Cuando la terrible segunda guerra mundial destrozó a Europa, Pío XII, en un inusual y fogoso sermón, advirtió: «No tengo miedo a la acción de los malos, sino al cansancio de los buenos». Y mucho de ese cansancio nos está inundando. Aunque no podamos ser catalogados como buenas personas, nuestros oídos están cansados, nuestros ojos agotados, nuestros sentidos obnubilados por una sordina que nos está haciendo insensibles.

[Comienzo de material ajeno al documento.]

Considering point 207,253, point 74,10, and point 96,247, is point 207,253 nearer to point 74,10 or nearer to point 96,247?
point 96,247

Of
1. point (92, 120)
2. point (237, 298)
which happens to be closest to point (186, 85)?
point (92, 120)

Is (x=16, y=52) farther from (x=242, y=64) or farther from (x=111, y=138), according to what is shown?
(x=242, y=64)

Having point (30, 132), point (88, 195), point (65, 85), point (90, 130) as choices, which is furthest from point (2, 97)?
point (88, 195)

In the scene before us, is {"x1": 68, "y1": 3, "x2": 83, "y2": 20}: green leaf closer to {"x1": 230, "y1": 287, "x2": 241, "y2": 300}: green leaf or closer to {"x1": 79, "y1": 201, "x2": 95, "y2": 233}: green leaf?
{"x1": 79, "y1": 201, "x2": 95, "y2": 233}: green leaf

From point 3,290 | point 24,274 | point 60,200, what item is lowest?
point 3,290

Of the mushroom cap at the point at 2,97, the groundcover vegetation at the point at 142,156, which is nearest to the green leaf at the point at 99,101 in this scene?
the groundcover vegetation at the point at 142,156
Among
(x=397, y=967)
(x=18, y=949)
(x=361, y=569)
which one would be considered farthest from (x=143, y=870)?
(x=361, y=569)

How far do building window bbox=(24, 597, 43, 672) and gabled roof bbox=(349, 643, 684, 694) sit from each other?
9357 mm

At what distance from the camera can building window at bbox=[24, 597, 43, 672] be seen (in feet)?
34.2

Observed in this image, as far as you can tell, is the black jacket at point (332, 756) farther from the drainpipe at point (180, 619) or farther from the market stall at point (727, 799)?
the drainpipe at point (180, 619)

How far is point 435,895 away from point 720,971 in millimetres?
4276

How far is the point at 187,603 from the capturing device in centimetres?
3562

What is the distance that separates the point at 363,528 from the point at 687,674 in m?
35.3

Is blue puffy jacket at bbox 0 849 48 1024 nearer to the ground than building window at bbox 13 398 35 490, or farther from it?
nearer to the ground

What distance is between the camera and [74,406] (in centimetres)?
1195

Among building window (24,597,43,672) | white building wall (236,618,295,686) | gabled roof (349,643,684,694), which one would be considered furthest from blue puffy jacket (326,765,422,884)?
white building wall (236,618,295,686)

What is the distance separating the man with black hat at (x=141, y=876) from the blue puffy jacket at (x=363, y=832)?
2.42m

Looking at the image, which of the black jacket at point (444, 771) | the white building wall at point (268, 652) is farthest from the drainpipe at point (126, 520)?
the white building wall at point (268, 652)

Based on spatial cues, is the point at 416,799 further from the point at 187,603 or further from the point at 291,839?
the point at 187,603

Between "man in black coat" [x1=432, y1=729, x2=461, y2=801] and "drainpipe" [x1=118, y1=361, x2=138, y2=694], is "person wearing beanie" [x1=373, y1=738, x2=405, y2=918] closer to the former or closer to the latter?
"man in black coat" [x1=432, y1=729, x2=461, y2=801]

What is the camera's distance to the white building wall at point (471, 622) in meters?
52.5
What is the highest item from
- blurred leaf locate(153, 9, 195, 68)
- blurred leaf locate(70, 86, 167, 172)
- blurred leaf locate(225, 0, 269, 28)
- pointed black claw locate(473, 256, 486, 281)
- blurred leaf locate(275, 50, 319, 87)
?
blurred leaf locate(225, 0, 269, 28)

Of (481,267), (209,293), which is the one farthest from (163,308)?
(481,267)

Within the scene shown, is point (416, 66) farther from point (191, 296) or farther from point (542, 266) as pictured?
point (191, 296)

A saber: ladrones de cuello blanco desfalcando al fisco, diputados haciendo de las suyas con plazas fantasma, extorsionadores disparando contra buses extraurbanos en represalia porque las empresas de transporte no les han pagado la cuota, pilotos de buses urbanos asesinados por la misma razón, exfuncionarios capturados haciéndola de histriones para mitigar el impacto de su culpa ante la población que un día los encomió, funcionarios bocones al estilo de Luis Rabbé poniendo pies en polvorosa ante los imparables pasos de la ley. Y una caterva, un sinnúmero de jinetes del Apocalipsis atravesando el suelo patrio como Pedro por su casa.
Y qué fácil, qué cómodo es refugiarse en ciertas posturas piadosas y pedir a Diosito lindo que nos proteja. Esta postura ya había sido denunciada por el cardenal Jorge Bergoglio en el año 2012: «… la mundanidad espiritual y el clericalismo, [posturas] ambas que van enclaustrando a la Iglesia hacia dentro, convirtiéndola no en una Iglesia que camina y que dialoga, sino en una Iglesia autorreferencial que se va esterilizando poco a poco y se vuelve incapaz de ser fecunda porque pierde dos cosas fundamentales que la hacen madre: la capacidad de sorpresa y la ternura» (Tomás de Híjar Ornelas, en este enlace).
Hemos perdido la capacidad de asombro. Hemos perdido la capacidad de afecto, principalmente aquel que debería estar dirigido a los más pobres, a los más necesitados, a los que en este momento están reflexionando acerca de por qué sobrevivieron anoche y cómo le harán para correr la misma suerte al terminar el día.
¿Cómo y qué hacer entonces para evitar que el terror tome cuenta de nuestros entornos? Reitero lo dicho en otros artículos: «Ante una necesidad sentida, ante una crisis, el ser humano tiene la tendencia a congregarse, no a disgregarse». Y qué mejor lugar que los momentos de descanso en el trabajo, los momentos de reflexión en las iglesias, para, desde un enfoque humanístico, deliberar acerca de esas abominaciones que tendemos a soslayar a causa de esa cobardía que provoca el cansancio de los buenos y buscar derroteros apegados a la legalidad.
Del Gobierno nada esperemos. Solo que muy pronto le caiga la Cicig.